The youngest in this lot of elephants was a riot. He was funny and got the most attention of all his brothers in the herd. In fact, it was touching to see the big brothers come and check on him from time to time. There was one particular baby elephant who played to the gallery. He would stand with his trunk folded over his head and would nod his head occasionally like some Elvis Presley impersonator. We all touched and patted them. A baby girl, presumably all of 3 years particularly wanted to touch the babies and my girl wanted to see and touch their flapping ears. With all baby elephants taking turns to say ‘hello; to us all, we all got our fair share and more of patting the lovely babies and playing with their ears even as they playfully pushed us tourists and their caretakers alike. The youngest saw all his brother and sisters drink from the tub but he wanted to do something that would stand out. And so, he decided to cool his tail off.

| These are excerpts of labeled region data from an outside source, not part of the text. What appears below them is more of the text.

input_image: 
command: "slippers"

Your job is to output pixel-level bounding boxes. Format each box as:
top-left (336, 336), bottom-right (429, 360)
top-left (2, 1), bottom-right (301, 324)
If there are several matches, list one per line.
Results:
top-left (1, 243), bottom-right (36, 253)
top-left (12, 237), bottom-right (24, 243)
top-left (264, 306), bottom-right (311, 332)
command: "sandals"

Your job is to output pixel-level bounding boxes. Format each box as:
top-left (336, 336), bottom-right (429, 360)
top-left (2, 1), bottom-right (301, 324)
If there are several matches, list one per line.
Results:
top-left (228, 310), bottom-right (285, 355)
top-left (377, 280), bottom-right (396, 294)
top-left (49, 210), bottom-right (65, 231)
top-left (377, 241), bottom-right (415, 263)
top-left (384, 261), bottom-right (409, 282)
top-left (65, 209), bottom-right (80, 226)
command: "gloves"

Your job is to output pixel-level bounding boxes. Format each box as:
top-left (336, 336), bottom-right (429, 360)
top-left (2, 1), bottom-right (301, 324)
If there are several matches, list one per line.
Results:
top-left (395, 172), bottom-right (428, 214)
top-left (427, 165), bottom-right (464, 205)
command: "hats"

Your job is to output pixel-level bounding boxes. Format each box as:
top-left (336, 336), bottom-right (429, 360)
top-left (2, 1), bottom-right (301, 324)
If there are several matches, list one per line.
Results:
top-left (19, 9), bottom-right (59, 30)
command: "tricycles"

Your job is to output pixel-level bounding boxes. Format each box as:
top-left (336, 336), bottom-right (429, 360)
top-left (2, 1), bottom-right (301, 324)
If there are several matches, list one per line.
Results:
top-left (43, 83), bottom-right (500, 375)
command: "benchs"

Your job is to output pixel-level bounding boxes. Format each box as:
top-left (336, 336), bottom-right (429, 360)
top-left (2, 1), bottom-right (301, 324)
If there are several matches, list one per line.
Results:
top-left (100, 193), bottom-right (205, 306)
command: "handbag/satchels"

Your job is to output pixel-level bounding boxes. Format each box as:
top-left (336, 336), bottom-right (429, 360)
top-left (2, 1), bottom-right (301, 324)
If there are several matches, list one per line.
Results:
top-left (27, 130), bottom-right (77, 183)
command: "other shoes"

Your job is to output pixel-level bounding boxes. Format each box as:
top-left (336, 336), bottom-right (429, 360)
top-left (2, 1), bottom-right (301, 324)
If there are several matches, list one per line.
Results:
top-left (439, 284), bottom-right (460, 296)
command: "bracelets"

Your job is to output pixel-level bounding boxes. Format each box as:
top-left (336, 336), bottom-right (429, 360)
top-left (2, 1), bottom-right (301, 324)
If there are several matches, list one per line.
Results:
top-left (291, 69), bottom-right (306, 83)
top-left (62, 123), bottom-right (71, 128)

After they left, another group came by for their feed. One of them was disinterested in making a public appearance and wanted to slink away. The caretaker had to lure him by giving him a football to play. One kick later, he was seen rolling about in the mud, then blowing air bubbles in a tub of water and finally chasing a family of warthogs as they walked past.
That done we trooped out and made our way back to the car. Our last stop now – the giraffe manor! We knew that this is where the long necks from the wild come close to you and you can feed them. That sounded exciting as giraffes are rather shy and reclusive and getting them up-close and personal is quite a thing. Benjamin drove us through picturesque neighbourhoods as we came away from the national park and entered a small tourist village. A 2-storey ‘machan’ or scaffolding serves us humans the right height for feeding these endangered Rothschild Giraffes. We headed straight for the top. We collected the giraffe fodder that looked like strange pieces of lavender coloured chalk. As we two came close to the balcony, our hungry romeos came straight towards us. They were so much fun! If you hold their snack in your palm, their long and purple, UV protected tongues sweep it off your hands and leave their sticky saliva. Younger ones who do not yet reach the veranda open their mouths and you may please feed them! If one gets too involved in laughing and making merry and striking a pose, the giraffes head-butt you to remind that they need to be fed and that is all that there is. Those giant and gentle beasts are truly magnificent! Such a wonderful artwork – they are almost like live canvasses. After I clicked away at my wife who bonded really well with one particularly hungry one, it was my turn to feed them. The sensation of their tongues sliding on my palm was very unique. Though I prefer the tip on an elephant’s trunk scooping out food from a palm. What was funny was that after you pop in the snack in their mouth or they slurp it off, they quickly move away! I so wanted to pat them but then I had to remind myself that those are giraffes and not dogs.
After feeding the giraffes, we fed ourselves in a picture-postcard heritage village after shopping for Masai knick-knacks. As I sipped my Tusker beer and my wife wistfully looked at the overcast sky sipping her passion fruit, we knew that our Kenyan caper was coming to an end. It was one of the best holidays we ever had. We had truly fallen in love.